Mentre inizia la guerra in Libia, e noi stupiti guardiamo questo nuovo filo che l’ago spinge a tessere la fine, viviamo questo Aprile di falsa primavera secondo le sue figure simboliche. Quelle della croce e della resurrezione. La gara di corsa tra Giovanni e Pietro, tra stupore e dolore,verso il sepolcro e chi prima giunge non entra e lascia all’altro di varcarne la soglia, è raccontata da Giovanni (20, 4-8): “Currebant autem duo simul”. La frase di Macbeth disperato (atto V scena V) è “There is nor flying hence nor tarryng here” che viene tradotto da Guido Bulla, 2008, in contrasto con l’ansia dell’epilogo, in maniera leggera, quasi a sfiorare l’aria di una commedia, “C’è poco da indugiare o scappar via”. Nei miei versi ho adottato la traduzione di Gassman, dell’83.
POESÌ di Rino Mele
Aceto e vino d’aprile
Aprile è entrato come un vino fresco
nella nostra gola - il più dolce veleno - è tornata la primavera
a beffarci: ma è l'inverno estivo
a continuare l'inganno
col suo volto malato, roso dalla peste.

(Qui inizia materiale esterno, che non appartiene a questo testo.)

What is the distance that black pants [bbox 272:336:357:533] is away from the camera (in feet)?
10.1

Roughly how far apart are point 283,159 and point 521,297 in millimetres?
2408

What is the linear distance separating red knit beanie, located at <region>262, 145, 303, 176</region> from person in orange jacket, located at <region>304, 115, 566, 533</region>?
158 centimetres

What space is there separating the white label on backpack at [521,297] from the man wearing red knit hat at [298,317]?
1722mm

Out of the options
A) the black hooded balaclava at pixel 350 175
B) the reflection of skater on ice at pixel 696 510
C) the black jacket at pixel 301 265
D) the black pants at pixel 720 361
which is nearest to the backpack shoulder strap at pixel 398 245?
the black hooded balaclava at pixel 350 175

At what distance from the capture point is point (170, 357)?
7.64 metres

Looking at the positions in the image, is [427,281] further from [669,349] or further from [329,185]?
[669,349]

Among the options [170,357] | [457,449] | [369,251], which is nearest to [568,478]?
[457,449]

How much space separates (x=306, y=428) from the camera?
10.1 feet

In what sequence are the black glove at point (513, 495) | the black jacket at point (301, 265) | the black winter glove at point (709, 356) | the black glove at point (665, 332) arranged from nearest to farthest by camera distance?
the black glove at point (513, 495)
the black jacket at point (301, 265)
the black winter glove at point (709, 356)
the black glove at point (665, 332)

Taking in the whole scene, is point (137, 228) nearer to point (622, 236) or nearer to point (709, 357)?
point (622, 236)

Ad aprile è Pasqua,
muore Cristo, ma solo come può morire un dio, fuggendosene dalla
morte.
Immaginiamo la resurrezione secondo una linea verticale, Cristo
che sale, veloce, e scompare, i soldati guardano in aria,
sognano d'essere addormentati,
le donne che arrivano in ritardo (ma sono le prime a farlo) e poi
Giovanni e Pietro, come in una gara corrono
verso la pietra
che non nasconde più niente,
si strappa da sé (come dalla propria fredda ferita) nello stupore
d'aver custodito quell'infinita energia che non possiamo nemmeno
pensare
senza sentircene divorare.
Stiamo sempre a rimuovere, struccare,
porre nuova biacca e bistro intorno agli occhi
di chi scompare, che guardano e non vedono (noi che vediamo e non
sappiamo guardare).
Anche Shakespeare morì d'aprile. Il suo Macbeth (piaceva
tanto a Manzoni) ci dice
quello che non vorremmo sapere: "Fuga e rifugio sono entrambi
impossibili" esclama sconsolato il re assassino.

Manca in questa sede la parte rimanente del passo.